P41B-2064
Belt-Zone Contrasts in Vertical Motion and Cloud Structure in Jupiter's Troposphere

Thursday, 17 December 2015
Poster Hall (Moscone South)
Tapio Schneider, ETH Swiss Federal Institute of Technology Zurich, Zurich, Switzerland
Abstract:
It is known that the eddy fluxes of angular momentum in Jupiter's upper troposphere converge in prograde jets and diverge in retrograde jets. Away from the equator, this implies convergence of the Eulerian mean meridional flow in zones (anticyclonic shear) and divergence in belts (cyclonic shear). It suggests lower-tropospheric downwelling in zones and upwelling in belts because the mean meridional circulation almost certainly closes at depth.

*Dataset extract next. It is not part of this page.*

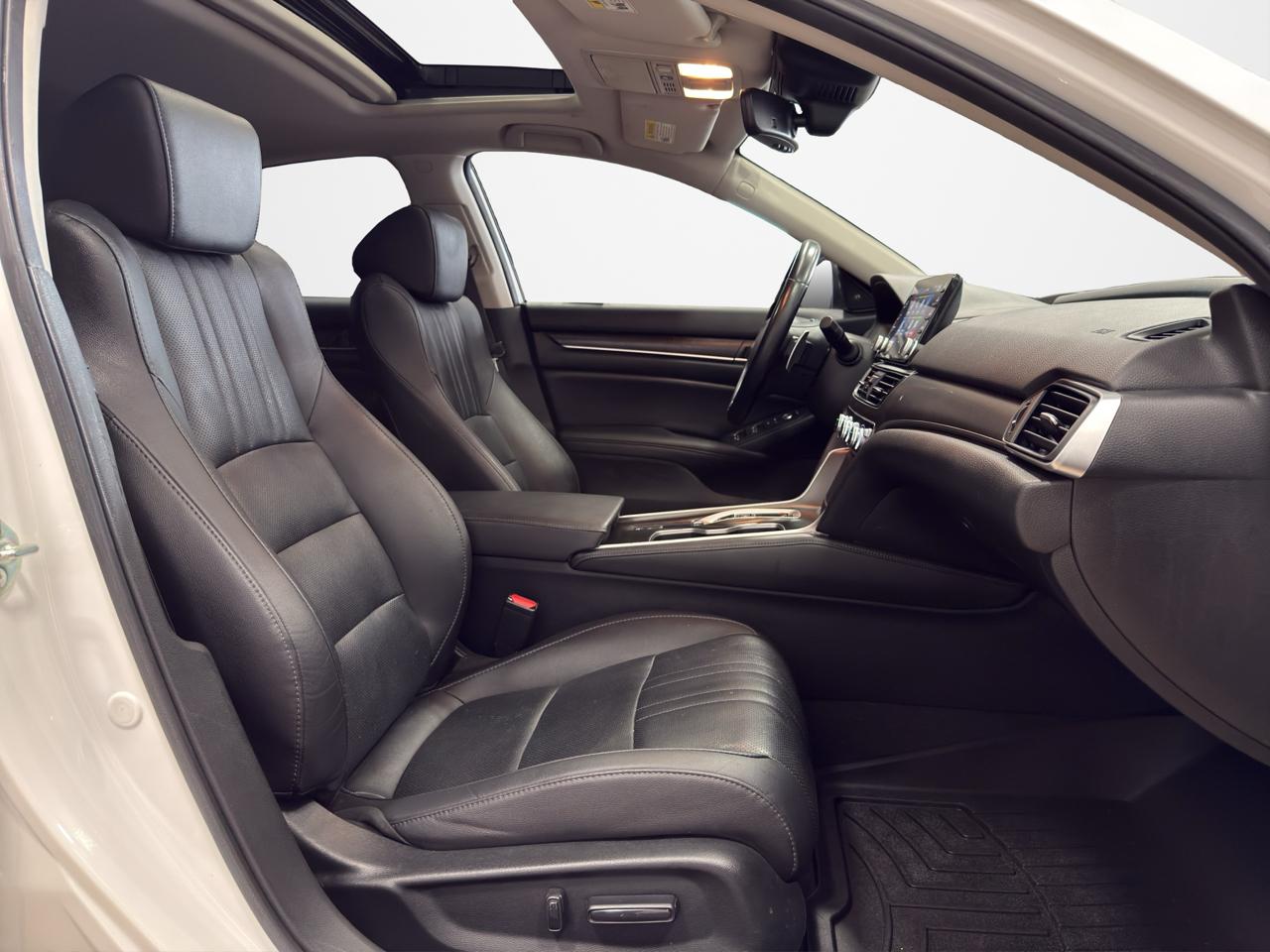 Honda Accord Sedan Touring 2.0T Auto 2020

Yet the banded structure of Jupiter's clouds and hazes suggests that there is upwelling in the brighter zones and downwelling in the darker belts. Here we show that this apparent contradiction can be resolved by considering not the Eulerian but the transformed Eulerian mean circulation, which includes a Stokes drift owing to eddies and is a better approximation of the Lagrangian mean transport of tracers such as ammonia. The structure of the potential vorticity inferred from observations paired with mixing length arguments suggests that there is transformed Eulerian mean upwelling in zones and downwelling in belts, and that this transformed Eulerian mean flow is about an order of magnitude stronger than the Eulerian mean flow. Simulations with a general circulation model of Jupiter's upper atmosphere demonstrate the plausibility of these inferences.